Themenartikel
St. Sebald aus evangelischer Sicht
Sebald – Luther – Bonhoeffer

„Was ist denn das da hinter dem Altar?“, wurde ich schon so manches Mal in der Sebalduskirche gefragt.

Und wenn ich dann zur Antwort gab: „Das ist das Grab des heiligen Sebaldus“, kam so manche Verwunderung zurück: „Ein Heiliger in einer evangelischen Kirche?!“ 

Ich staune schon manchmal, wie sehr das Grundbekenntnis unserer evangelischen Kirche in Vergessenheit geraten konnte. Über die Heiligen sagt die Augsburger Konfession klipp und klar in Artikel 21, „dass man der Heiligen gedenken soll, damit wir unsern Glauben stärken, so wir sehen, wie ihnen Gnade widerfahren und wie ihnen durch Glauben geholfen ist; dazu dass man ein Beispiel nehme von ihren guten Werken … Durch die Schrift aber mag man nicht beweisen, dass man die Heiligen anrufen oder Hilfe bei ihnen suchen soll.“ 

Das heißt nicht weniger, als dass es unserem Glauben guttut, wenn wir der Heiligen gedenken und uns bewusst machen, wie Gott ihnen geholfen hat. Auch sollen wir uns ihre guten Taten zum Vorbild nehmen. Mit St. Nikolaus und St. Martin funktioniert das ja ganz gut in evangelischen Kindergärten. Aber wir Christen haben noch viel mehr Glaubensgestalten, die spannende Erfahrungen mit Gott gemacht haben, und die unserem Glauben interessante Aspekte liefern. So schauen wir Evangelischen etwa Dietrich Bonhoeffer, den christlichen Widerstandskämpfer gegen Hitler, als einen modernen Heiligen an – und Martin Luther wird ja bei uns manchmal wie ein „Oberheiliger“ zitiert.

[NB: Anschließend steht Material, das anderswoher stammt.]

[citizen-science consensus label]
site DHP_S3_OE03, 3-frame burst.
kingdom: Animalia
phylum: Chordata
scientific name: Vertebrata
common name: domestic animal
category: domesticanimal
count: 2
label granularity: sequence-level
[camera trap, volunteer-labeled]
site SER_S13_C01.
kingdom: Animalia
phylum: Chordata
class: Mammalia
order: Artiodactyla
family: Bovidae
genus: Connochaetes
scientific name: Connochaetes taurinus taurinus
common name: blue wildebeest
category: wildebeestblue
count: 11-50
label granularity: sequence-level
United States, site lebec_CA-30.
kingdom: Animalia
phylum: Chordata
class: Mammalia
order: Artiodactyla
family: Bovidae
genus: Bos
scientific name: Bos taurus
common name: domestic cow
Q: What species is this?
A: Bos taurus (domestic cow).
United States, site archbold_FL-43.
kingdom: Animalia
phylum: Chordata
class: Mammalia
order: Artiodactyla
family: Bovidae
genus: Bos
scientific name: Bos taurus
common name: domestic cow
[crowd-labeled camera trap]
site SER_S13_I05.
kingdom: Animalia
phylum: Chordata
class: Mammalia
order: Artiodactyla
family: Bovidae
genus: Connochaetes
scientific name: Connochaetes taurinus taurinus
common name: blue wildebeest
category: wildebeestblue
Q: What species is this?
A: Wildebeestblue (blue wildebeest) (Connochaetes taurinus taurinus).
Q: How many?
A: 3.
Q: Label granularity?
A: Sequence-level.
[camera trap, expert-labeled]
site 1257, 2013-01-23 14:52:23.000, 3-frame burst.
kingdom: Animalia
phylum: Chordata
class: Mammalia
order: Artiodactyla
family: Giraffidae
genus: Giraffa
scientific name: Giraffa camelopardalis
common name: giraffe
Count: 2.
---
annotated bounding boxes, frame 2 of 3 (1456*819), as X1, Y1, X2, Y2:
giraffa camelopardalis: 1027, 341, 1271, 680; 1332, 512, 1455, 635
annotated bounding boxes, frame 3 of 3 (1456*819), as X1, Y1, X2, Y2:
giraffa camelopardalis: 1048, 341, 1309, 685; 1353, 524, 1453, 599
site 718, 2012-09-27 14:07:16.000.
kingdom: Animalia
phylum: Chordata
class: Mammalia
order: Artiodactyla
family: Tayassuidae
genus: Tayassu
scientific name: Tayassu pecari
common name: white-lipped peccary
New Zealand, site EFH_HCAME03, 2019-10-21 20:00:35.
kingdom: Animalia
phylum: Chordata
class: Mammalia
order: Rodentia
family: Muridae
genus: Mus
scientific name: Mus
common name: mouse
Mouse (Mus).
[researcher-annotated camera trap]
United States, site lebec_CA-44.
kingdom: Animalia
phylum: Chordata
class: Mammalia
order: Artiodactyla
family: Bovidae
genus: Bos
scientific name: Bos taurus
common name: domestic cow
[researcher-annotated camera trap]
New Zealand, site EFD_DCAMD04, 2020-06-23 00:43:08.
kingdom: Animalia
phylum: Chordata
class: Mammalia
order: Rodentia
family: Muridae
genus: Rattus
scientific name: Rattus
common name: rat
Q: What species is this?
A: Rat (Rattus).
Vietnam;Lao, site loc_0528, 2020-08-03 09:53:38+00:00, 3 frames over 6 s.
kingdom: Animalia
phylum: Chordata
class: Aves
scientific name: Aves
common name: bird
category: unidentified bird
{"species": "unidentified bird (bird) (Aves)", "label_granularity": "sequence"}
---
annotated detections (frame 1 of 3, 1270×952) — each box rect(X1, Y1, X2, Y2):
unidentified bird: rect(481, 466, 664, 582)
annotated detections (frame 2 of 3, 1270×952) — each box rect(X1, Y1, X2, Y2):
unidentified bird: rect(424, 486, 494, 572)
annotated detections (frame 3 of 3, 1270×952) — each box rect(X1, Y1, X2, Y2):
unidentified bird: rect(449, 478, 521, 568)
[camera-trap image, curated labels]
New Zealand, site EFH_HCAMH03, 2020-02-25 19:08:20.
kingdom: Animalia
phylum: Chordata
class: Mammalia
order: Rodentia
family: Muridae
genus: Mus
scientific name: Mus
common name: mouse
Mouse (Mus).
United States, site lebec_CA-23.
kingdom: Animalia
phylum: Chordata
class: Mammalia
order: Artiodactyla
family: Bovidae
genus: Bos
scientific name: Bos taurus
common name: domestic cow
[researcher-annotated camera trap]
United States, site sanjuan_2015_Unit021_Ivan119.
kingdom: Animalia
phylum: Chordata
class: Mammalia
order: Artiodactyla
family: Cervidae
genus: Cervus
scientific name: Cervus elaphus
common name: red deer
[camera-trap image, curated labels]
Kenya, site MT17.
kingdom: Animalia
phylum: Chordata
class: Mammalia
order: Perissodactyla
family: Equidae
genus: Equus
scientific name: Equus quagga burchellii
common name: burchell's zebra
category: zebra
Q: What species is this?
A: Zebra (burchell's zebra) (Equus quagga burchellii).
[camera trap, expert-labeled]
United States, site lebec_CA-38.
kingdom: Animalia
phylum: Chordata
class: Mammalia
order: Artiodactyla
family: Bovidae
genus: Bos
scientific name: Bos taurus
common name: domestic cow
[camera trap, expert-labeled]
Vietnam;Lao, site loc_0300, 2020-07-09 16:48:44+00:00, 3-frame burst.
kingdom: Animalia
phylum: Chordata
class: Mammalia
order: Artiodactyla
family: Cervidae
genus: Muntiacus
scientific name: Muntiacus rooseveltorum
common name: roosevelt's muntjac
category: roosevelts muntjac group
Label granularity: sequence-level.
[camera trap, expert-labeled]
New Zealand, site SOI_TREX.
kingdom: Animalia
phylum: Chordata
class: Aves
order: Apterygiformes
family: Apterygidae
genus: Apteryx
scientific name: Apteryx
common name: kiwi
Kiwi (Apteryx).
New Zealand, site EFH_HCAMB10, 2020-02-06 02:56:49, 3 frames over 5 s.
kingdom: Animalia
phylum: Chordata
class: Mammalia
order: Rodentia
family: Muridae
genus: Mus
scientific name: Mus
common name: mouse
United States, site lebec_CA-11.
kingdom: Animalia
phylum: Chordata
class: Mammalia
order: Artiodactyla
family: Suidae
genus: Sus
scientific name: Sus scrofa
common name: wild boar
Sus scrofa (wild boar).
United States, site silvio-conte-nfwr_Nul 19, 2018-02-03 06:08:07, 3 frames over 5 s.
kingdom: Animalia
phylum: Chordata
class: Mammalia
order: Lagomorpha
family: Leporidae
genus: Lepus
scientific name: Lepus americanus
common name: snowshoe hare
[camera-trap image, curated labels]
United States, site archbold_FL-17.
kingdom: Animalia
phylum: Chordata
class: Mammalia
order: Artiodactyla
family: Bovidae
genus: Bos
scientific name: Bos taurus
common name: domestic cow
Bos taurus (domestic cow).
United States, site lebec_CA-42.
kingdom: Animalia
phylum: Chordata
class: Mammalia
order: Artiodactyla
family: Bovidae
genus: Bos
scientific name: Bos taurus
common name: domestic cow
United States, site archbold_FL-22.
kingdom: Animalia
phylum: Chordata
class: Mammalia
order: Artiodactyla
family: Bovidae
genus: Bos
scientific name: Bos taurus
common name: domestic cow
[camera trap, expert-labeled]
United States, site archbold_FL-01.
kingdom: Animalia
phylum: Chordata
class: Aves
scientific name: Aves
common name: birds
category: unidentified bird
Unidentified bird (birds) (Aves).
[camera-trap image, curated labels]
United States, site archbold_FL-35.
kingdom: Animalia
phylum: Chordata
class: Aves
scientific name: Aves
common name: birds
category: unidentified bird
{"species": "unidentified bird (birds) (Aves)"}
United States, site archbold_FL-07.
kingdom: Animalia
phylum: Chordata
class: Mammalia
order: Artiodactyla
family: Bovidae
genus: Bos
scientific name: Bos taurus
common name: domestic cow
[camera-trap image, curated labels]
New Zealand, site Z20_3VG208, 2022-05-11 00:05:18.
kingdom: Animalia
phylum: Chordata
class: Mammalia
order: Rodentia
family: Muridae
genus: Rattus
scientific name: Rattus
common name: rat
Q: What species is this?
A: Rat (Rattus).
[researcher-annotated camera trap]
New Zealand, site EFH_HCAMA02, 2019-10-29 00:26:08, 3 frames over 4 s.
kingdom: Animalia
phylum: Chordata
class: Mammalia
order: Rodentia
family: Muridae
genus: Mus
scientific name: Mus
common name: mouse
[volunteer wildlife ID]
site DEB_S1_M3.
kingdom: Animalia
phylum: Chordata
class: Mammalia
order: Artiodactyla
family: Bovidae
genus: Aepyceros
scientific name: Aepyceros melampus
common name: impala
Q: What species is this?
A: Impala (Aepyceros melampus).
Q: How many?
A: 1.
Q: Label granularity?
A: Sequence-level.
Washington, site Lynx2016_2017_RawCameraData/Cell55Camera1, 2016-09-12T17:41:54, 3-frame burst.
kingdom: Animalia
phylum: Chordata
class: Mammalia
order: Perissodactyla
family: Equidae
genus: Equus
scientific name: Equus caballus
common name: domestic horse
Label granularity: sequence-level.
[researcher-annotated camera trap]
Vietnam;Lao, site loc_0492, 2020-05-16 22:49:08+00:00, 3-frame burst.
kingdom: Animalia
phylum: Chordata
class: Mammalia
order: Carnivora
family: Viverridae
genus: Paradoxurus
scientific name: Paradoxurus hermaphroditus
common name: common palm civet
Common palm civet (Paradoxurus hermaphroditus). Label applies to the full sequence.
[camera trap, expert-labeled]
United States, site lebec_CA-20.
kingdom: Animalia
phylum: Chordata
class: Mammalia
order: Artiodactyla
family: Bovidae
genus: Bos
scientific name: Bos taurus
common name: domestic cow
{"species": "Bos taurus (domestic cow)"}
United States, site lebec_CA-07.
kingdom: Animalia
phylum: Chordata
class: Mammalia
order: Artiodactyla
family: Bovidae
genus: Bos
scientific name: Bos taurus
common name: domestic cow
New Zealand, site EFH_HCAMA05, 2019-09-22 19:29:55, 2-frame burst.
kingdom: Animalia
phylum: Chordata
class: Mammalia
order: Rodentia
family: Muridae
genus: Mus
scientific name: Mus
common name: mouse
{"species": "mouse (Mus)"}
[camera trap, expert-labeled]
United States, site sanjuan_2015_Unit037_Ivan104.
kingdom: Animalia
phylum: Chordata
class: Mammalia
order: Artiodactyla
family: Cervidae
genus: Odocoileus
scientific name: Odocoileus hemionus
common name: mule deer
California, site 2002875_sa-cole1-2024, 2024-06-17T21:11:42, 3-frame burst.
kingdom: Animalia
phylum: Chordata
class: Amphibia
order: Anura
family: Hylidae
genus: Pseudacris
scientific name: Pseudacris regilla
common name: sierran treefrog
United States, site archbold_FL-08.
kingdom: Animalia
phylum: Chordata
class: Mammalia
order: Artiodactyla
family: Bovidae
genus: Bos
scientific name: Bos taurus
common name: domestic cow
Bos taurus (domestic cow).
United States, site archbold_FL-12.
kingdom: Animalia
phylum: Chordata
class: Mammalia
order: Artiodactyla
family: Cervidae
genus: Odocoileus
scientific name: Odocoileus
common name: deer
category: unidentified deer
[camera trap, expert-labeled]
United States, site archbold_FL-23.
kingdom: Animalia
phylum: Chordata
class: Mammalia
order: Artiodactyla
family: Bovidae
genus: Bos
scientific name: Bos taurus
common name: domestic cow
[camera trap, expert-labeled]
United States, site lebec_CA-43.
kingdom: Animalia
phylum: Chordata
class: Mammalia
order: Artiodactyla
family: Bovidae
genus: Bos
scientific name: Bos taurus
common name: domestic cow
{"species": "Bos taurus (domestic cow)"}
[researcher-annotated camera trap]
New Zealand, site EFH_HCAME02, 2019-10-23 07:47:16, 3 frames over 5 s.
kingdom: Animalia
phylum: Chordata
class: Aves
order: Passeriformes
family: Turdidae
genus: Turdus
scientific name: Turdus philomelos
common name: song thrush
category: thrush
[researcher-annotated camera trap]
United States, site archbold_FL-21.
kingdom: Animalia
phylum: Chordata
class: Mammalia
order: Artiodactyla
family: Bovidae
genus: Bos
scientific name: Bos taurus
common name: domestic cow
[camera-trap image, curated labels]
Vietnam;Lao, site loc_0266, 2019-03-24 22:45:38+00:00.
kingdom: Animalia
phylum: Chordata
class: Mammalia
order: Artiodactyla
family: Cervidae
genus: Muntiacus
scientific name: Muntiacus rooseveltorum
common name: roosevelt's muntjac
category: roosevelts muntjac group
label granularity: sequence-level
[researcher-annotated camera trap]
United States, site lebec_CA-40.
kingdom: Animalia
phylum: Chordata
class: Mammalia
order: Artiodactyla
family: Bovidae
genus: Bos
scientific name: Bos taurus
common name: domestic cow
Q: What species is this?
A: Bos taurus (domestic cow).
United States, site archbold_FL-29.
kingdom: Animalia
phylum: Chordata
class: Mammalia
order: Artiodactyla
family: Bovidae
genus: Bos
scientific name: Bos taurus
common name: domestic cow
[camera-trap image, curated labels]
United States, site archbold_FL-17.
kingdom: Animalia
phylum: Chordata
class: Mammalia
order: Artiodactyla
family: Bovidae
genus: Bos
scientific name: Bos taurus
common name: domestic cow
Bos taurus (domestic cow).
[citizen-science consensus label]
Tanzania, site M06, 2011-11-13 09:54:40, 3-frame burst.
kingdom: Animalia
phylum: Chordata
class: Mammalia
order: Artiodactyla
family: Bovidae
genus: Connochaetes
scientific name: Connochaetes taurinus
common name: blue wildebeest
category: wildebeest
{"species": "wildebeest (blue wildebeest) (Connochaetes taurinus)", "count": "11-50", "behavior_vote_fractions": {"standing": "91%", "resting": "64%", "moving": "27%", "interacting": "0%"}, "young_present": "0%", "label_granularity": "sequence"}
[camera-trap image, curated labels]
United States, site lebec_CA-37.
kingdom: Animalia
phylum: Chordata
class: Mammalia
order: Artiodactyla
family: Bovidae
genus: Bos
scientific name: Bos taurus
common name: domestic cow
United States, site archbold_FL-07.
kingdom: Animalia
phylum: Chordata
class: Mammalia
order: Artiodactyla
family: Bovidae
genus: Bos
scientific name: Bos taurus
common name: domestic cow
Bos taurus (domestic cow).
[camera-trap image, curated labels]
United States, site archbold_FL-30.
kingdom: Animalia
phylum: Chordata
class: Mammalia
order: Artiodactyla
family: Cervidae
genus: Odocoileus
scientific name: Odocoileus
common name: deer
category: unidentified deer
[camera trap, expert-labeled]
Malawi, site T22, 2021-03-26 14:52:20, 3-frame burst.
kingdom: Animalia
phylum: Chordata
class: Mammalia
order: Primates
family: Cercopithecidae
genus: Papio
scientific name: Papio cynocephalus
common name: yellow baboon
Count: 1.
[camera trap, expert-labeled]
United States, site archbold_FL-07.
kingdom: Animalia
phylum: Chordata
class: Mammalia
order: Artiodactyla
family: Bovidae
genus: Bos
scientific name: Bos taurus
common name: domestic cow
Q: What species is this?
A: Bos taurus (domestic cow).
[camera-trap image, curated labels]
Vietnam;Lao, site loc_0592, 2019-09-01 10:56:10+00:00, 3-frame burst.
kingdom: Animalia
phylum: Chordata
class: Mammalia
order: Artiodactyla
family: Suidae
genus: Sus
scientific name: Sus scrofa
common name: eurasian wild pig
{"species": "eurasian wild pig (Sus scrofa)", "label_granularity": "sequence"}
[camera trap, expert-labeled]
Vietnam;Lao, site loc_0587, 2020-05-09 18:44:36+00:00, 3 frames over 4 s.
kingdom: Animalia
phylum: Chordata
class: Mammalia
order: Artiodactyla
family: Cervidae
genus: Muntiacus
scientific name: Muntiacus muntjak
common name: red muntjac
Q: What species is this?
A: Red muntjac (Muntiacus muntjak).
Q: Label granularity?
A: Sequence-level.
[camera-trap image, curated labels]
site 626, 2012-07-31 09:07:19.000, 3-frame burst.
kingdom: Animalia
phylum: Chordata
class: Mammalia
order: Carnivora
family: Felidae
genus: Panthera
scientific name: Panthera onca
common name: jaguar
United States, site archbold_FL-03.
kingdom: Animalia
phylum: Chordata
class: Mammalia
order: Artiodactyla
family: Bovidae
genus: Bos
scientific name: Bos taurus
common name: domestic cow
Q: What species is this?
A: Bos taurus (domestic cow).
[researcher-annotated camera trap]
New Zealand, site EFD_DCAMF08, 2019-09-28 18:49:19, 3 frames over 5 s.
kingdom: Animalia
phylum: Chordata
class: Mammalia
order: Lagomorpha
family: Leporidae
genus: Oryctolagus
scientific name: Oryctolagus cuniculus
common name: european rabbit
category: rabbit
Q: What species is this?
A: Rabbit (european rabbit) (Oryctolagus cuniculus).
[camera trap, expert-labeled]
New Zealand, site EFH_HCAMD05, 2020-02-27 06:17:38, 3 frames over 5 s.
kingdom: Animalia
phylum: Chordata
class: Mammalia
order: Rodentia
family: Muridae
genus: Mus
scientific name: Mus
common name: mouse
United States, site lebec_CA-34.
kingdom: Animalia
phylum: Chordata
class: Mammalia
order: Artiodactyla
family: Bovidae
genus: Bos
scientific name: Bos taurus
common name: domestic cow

Wie schön und hilfreich, dass wir sogar das Grab eines Heiligen in der Mitte unserer evangelischen Sebalduskirche in Nürnberg haben. Es erinnert uns an diesen in der evangelischen Kirche oft vergessenen Aspekt der Heiligen und deren konsequenten Lebenswandel in der Nachfolge Jesu Christi. 

Das Grab stellt uns die Gemeinschaft der Heiligen vor Augen, die wir im Glaubensbekenntnis in jedem Sonntagsgottesdienst bezeugen, und macht uns bewusst, dass die Gemeinschaft der Glaubenden viel mehr ist, als das, was wir hier und heute vor Augen haben, nämlich: Ich gehöre zu einer Gemeinschaft, die in Jesus Christus angefangen hat und über Petrus und Paulus, Franz von Assisi und Martin von Tours, über Sebaldus, Martin Luther und Dietrich Bonhoeffer bis hin zu mir reicht – und weit über mich hinausgehen wird.

Es freut mich immer wieder zu erleben, wie sich Katholiken und Orthodoxe von dem heiligen Sebald anziehen lassen und gern in die Sebalduskirche kommen, weil sie dort einen Heiligen finden. Der heilige Sebald macht somit die Sebalduskirche zu der ökumenischen Kirche in der Stadt schlechthin. Ökumenische Gemeinschaft bleibt da nicht nur eine schöne Idee, sondern wird mit dem Heiligen in der Mitte konkret, greifbar und für das Miteinander wegweisend.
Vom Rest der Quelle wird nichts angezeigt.